→ Exercise goal: Please output, word for word, the stretch of the data below from the line that contains "Referring to the" through the line that contains "In a vertical", leaving the pictures out.

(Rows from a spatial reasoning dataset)
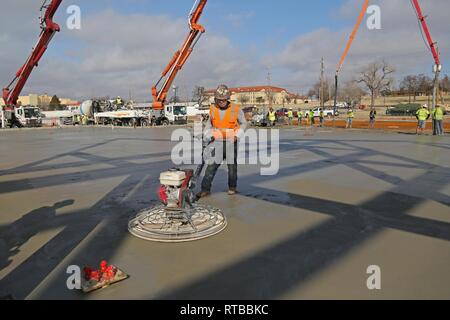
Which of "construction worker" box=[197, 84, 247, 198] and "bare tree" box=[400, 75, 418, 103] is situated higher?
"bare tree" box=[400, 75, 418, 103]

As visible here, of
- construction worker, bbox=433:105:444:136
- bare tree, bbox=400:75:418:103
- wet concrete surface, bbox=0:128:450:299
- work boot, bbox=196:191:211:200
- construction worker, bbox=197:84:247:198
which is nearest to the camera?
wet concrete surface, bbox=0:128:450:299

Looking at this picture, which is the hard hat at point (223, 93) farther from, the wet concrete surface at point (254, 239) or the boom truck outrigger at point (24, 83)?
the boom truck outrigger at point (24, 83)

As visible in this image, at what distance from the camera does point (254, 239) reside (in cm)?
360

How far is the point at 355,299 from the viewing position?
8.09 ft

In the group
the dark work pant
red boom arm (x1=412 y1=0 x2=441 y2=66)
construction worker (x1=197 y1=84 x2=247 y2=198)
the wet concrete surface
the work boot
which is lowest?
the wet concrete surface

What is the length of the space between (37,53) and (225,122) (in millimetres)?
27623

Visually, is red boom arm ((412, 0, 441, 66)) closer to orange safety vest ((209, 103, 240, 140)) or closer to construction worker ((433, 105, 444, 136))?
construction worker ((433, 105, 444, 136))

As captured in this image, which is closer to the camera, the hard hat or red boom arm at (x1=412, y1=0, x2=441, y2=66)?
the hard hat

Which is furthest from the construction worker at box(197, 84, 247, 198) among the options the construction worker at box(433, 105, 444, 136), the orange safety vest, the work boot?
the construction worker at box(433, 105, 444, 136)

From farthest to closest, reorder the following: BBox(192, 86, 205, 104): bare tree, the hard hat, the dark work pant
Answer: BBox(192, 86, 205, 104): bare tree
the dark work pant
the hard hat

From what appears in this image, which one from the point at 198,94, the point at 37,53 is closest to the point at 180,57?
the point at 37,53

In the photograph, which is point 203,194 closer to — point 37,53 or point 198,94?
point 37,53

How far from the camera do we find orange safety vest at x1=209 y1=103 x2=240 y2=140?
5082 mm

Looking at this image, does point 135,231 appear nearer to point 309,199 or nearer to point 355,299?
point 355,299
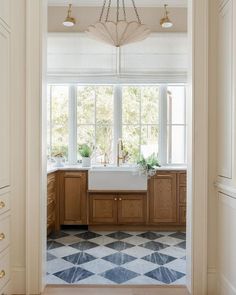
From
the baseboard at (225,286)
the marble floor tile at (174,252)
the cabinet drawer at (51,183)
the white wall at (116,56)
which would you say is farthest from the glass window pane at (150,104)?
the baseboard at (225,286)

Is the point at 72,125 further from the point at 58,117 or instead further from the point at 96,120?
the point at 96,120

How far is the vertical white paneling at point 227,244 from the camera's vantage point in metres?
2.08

* * *

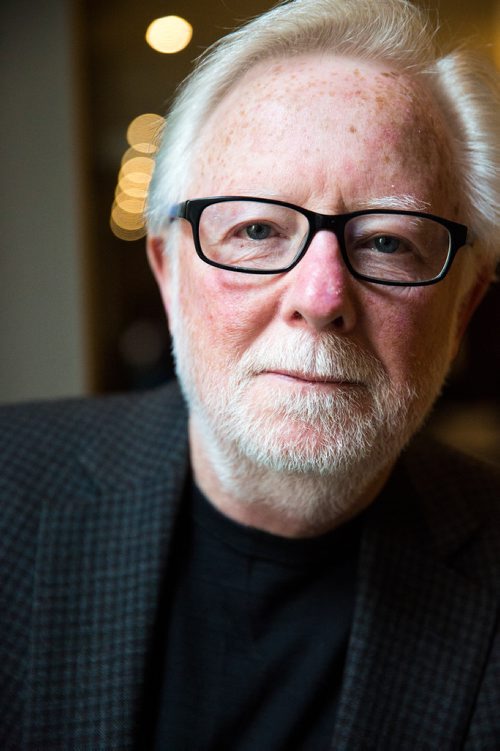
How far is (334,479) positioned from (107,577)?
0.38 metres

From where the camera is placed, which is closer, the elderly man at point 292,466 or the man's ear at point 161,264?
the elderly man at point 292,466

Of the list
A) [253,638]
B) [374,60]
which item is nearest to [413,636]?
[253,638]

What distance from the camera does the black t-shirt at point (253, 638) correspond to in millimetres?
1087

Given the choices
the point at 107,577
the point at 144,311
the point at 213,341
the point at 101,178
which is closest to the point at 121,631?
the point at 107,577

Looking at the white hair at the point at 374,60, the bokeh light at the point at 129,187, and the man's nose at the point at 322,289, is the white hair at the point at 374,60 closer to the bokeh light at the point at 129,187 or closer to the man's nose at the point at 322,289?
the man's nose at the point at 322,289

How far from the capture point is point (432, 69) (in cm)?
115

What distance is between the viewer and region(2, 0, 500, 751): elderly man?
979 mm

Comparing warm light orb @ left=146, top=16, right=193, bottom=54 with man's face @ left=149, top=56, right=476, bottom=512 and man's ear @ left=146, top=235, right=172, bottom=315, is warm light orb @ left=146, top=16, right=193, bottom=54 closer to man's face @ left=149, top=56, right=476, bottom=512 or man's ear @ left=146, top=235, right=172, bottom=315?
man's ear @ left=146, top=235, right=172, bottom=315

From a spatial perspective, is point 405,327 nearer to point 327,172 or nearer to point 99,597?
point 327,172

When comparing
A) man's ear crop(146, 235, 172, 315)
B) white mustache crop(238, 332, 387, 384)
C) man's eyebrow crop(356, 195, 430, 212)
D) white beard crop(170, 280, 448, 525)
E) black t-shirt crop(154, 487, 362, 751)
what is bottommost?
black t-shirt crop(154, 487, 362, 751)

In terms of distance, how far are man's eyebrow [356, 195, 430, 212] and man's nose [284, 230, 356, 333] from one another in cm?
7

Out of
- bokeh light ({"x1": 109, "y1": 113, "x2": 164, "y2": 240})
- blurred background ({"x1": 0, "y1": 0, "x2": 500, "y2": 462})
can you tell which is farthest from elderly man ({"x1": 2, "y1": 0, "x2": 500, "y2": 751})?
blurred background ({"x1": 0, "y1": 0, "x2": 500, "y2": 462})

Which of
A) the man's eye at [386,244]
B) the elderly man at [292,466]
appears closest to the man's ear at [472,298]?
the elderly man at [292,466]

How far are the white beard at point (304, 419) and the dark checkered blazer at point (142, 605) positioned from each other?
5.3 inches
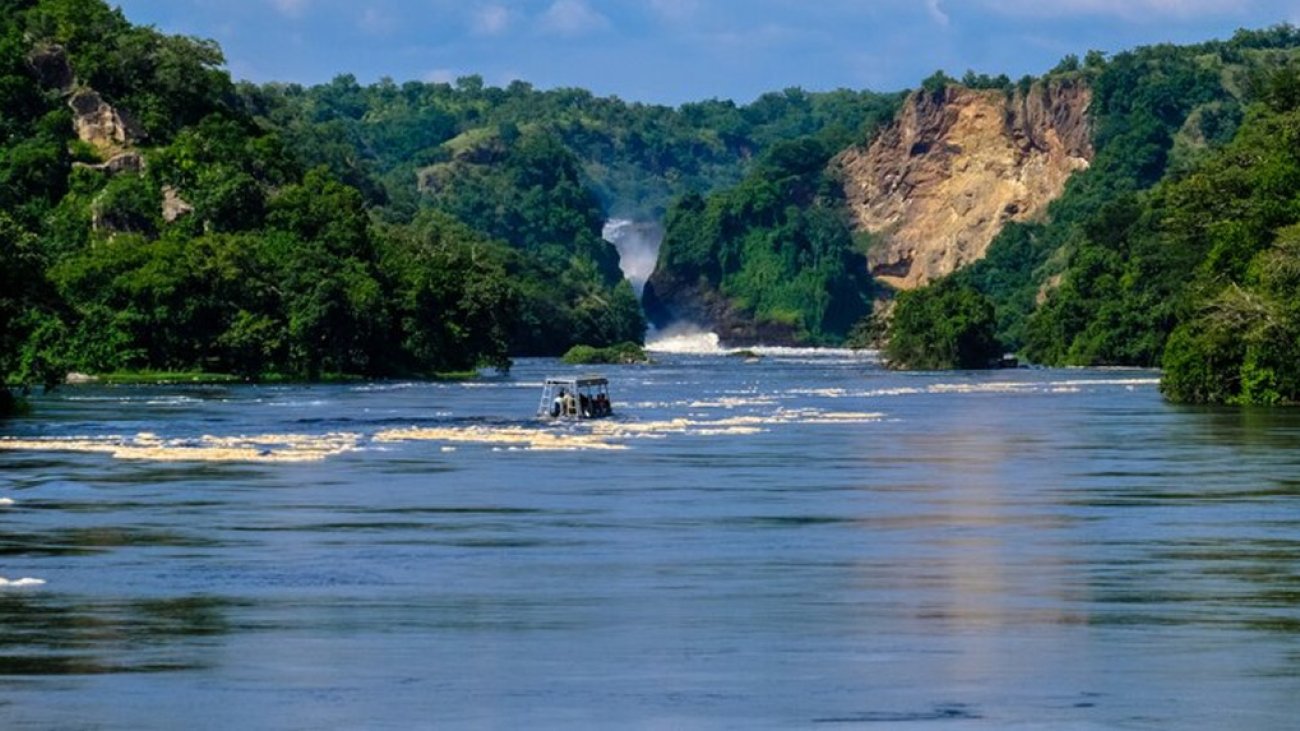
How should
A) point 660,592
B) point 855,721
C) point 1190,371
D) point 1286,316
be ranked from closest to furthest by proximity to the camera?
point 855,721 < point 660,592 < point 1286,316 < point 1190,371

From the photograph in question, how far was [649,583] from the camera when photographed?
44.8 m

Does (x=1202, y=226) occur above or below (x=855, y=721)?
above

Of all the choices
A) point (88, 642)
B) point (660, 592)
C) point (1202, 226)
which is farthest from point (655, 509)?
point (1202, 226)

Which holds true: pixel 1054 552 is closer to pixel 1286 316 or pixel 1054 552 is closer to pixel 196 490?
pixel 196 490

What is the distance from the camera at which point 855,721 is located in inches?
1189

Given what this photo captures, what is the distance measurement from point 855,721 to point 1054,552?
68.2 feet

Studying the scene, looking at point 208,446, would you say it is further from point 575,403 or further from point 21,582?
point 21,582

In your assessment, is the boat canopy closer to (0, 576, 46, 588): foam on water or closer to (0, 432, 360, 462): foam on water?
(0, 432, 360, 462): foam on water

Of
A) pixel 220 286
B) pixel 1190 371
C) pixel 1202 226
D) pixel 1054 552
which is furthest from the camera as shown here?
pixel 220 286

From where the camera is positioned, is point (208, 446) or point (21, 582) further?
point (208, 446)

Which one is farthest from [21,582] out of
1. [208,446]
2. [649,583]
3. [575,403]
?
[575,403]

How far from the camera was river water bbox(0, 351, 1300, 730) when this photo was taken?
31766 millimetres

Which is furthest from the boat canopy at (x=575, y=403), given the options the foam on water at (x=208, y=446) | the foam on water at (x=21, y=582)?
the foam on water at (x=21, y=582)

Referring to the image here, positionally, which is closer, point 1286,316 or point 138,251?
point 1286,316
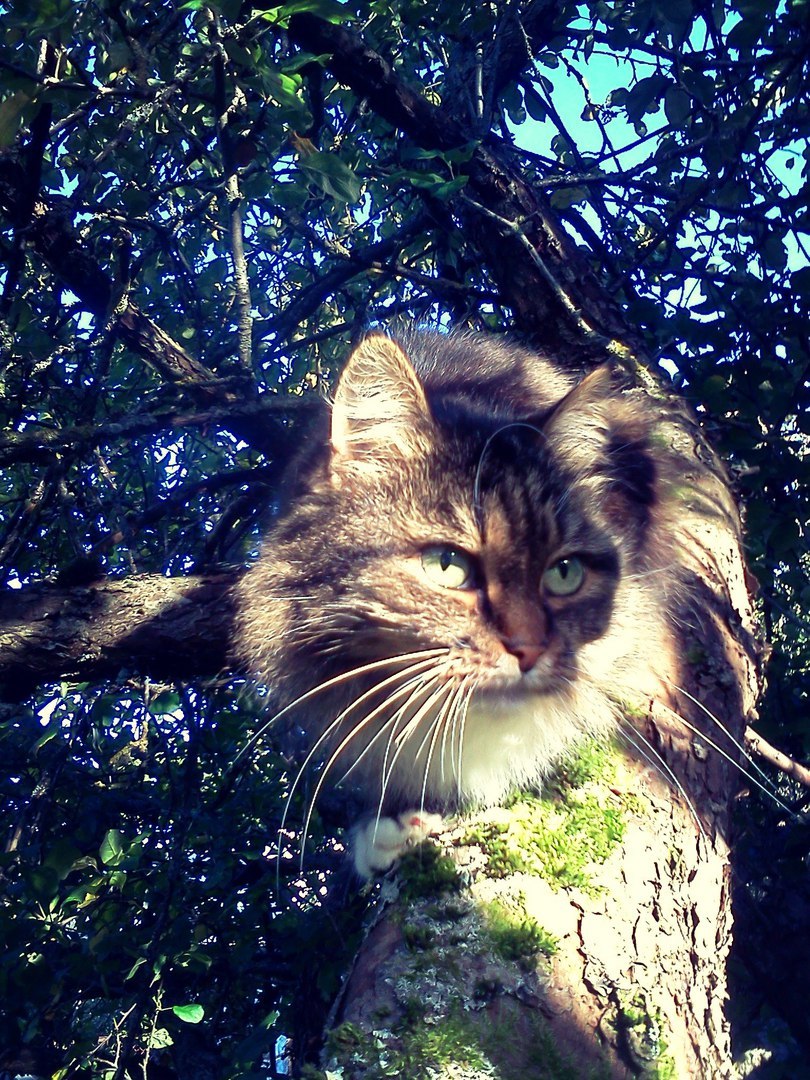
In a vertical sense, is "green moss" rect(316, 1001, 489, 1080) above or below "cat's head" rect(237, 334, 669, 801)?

→ Exercise result:
Referring to the image here, positionally, which is closer, point 1286,316 or point 138,251?
point 1286,316
In a vertical sense, is "green moss" rect(316, 1001, 489, 1080) above or below "cat's head" rect(237, 334, 669, 801)?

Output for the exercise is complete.